◆ **Brief**:
Go through the entries below and collect each line with the string "Vietnam" in it.

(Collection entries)
========================

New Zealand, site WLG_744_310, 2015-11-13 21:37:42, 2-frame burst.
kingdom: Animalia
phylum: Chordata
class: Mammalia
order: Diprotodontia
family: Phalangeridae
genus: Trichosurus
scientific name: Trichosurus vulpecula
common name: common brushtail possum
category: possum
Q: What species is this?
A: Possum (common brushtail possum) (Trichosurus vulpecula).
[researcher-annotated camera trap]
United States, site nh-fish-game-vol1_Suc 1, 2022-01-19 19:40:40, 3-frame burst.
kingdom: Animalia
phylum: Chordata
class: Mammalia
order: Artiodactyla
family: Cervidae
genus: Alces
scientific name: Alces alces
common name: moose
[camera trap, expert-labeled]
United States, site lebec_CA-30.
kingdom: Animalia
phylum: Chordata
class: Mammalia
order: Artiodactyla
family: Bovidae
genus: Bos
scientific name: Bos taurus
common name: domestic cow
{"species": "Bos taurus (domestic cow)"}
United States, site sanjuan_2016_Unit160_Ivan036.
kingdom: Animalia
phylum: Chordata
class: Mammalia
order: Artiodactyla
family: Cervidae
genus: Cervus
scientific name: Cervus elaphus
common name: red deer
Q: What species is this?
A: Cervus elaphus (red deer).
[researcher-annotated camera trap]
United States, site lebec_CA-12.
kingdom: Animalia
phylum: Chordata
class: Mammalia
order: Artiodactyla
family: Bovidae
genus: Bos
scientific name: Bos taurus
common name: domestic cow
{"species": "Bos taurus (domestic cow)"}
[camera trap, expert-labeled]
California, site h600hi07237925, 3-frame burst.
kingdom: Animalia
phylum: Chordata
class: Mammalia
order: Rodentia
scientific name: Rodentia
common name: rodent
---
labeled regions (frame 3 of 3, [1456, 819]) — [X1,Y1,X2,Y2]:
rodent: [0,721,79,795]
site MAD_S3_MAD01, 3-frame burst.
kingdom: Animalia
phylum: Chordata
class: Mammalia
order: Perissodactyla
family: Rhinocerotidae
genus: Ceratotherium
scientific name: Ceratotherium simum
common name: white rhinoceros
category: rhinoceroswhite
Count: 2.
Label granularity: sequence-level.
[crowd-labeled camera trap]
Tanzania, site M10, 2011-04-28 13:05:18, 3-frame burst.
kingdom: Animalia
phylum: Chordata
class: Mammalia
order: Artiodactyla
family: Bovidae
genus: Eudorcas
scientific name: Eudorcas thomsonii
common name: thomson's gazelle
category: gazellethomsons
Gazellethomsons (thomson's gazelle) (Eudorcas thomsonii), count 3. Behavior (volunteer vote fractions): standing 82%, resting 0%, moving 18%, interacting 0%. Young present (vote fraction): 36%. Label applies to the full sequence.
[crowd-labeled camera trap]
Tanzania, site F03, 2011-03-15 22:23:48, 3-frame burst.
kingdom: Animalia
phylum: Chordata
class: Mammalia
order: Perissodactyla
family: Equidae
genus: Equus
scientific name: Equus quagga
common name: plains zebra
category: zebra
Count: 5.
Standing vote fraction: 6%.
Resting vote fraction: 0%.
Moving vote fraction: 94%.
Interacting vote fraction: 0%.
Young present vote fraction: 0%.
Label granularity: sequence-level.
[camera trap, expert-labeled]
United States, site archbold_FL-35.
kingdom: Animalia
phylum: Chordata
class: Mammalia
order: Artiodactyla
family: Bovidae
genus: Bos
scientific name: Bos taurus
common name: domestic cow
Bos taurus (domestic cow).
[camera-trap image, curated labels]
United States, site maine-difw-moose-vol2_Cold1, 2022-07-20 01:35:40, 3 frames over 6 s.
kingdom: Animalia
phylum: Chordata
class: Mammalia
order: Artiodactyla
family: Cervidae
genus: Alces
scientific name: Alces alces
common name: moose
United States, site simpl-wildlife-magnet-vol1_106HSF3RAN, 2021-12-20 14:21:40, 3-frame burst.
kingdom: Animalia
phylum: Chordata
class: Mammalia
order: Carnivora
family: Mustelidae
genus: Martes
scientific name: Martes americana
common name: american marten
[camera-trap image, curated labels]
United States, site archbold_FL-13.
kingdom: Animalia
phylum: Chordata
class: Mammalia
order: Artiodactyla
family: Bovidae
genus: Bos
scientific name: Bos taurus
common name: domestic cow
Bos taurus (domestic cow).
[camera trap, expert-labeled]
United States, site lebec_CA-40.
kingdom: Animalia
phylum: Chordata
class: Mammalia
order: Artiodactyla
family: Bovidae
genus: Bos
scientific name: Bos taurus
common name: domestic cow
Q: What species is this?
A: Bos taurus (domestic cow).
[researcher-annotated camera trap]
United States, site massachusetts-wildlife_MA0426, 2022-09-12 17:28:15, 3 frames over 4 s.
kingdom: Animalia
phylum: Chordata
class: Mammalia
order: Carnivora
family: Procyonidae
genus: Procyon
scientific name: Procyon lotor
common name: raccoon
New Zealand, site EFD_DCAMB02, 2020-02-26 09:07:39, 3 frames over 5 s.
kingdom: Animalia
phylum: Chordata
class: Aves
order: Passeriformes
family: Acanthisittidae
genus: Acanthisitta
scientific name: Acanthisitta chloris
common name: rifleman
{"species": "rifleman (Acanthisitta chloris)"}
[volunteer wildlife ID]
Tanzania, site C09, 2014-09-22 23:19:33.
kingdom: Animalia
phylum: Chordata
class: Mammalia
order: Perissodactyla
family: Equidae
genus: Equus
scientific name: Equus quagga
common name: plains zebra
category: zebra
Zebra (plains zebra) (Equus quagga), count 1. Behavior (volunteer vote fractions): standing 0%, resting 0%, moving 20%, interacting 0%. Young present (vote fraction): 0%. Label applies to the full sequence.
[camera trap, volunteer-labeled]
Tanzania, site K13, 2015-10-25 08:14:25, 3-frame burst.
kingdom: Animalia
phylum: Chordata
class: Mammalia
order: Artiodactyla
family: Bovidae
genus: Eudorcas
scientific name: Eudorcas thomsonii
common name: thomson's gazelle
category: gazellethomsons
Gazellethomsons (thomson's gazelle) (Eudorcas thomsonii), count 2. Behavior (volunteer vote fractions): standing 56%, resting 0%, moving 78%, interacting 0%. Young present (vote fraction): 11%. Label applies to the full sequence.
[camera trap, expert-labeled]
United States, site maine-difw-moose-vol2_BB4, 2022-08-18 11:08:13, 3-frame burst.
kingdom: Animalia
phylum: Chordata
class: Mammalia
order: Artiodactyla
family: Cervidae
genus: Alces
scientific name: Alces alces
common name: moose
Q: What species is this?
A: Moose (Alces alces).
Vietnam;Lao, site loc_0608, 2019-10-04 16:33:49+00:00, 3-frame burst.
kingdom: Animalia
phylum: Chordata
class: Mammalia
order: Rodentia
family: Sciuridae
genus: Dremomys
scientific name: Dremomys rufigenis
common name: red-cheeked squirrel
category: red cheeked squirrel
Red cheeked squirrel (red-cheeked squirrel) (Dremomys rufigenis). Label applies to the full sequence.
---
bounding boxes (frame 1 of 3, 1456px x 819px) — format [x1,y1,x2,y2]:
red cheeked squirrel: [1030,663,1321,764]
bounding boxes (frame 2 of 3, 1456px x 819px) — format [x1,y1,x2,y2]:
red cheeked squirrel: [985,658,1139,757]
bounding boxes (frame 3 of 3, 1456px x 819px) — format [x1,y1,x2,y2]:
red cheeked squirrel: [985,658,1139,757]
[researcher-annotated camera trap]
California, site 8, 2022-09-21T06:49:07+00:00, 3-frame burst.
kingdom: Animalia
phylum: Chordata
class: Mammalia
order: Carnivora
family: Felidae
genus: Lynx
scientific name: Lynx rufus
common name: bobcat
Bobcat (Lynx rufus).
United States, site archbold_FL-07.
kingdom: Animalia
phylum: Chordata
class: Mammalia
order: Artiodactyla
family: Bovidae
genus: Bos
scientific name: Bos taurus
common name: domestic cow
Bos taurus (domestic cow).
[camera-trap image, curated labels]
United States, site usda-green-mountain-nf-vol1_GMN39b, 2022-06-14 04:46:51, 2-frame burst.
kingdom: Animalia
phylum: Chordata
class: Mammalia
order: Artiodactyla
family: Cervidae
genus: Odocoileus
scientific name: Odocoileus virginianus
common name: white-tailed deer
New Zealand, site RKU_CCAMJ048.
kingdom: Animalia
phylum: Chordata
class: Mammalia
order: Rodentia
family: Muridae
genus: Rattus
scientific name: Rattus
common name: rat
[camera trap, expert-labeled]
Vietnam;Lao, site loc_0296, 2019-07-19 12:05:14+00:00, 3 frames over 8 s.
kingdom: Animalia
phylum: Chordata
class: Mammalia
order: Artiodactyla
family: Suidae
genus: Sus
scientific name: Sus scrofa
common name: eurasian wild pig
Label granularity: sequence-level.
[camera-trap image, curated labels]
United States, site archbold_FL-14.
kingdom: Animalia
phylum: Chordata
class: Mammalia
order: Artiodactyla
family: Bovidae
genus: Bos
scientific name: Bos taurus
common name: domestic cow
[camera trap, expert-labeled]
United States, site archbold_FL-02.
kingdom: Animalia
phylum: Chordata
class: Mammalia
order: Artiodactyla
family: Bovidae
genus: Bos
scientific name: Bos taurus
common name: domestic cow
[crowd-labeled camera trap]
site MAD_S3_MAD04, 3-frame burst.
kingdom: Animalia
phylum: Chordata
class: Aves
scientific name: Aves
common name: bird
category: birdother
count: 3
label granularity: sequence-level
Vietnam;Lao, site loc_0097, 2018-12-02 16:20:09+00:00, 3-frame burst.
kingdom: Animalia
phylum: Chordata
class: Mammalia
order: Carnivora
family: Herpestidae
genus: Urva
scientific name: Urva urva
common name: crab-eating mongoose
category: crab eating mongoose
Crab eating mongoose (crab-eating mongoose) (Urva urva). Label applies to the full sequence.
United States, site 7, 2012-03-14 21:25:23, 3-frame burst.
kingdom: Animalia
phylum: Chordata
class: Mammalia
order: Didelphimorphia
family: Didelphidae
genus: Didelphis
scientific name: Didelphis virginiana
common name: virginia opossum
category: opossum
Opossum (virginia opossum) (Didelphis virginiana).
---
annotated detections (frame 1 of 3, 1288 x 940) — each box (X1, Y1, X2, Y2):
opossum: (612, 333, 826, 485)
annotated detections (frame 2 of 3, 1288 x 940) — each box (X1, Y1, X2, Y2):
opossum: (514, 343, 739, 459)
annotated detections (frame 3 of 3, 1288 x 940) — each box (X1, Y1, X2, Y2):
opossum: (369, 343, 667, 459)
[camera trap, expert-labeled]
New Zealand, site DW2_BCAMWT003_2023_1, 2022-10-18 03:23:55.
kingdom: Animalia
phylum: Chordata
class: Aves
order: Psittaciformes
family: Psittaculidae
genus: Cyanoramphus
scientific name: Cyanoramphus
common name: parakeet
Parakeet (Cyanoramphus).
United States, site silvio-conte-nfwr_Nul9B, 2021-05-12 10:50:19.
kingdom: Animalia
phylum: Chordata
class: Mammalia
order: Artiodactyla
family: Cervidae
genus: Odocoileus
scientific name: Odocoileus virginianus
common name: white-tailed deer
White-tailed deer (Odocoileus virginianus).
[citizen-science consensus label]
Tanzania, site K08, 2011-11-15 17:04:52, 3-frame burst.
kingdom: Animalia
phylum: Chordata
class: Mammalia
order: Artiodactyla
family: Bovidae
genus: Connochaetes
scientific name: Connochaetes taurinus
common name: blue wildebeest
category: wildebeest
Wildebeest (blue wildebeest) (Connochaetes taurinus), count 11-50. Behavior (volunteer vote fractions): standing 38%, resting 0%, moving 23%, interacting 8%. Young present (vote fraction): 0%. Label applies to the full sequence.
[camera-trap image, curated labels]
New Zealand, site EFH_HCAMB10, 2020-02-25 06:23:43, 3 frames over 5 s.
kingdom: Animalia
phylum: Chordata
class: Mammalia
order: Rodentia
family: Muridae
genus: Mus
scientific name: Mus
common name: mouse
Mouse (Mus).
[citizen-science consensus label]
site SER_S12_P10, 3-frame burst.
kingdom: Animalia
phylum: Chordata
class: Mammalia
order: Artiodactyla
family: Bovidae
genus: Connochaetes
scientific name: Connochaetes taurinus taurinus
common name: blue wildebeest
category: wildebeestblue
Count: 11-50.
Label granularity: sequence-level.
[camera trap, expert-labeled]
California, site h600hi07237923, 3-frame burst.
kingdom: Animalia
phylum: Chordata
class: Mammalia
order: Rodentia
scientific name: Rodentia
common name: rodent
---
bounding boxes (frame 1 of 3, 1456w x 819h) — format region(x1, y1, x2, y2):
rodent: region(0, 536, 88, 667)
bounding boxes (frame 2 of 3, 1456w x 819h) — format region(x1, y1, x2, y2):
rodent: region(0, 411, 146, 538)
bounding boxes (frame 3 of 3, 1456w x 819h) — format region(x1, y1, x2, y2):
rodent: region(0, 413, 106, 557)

========================

◆ **Answer to this problem**:
Vietnam;Lao, site loc_0608, 2019-10-04 16:33:49+00:00, 3-frame burst.
Vietnam;Lao, site loc_0296, 2019-07-19 12:05:14+00:00, 3 frames over 8 s.
Vietnam;Lao, site loc_0097, 2018-12-02 16:20:09+00:00, 3-frame burst.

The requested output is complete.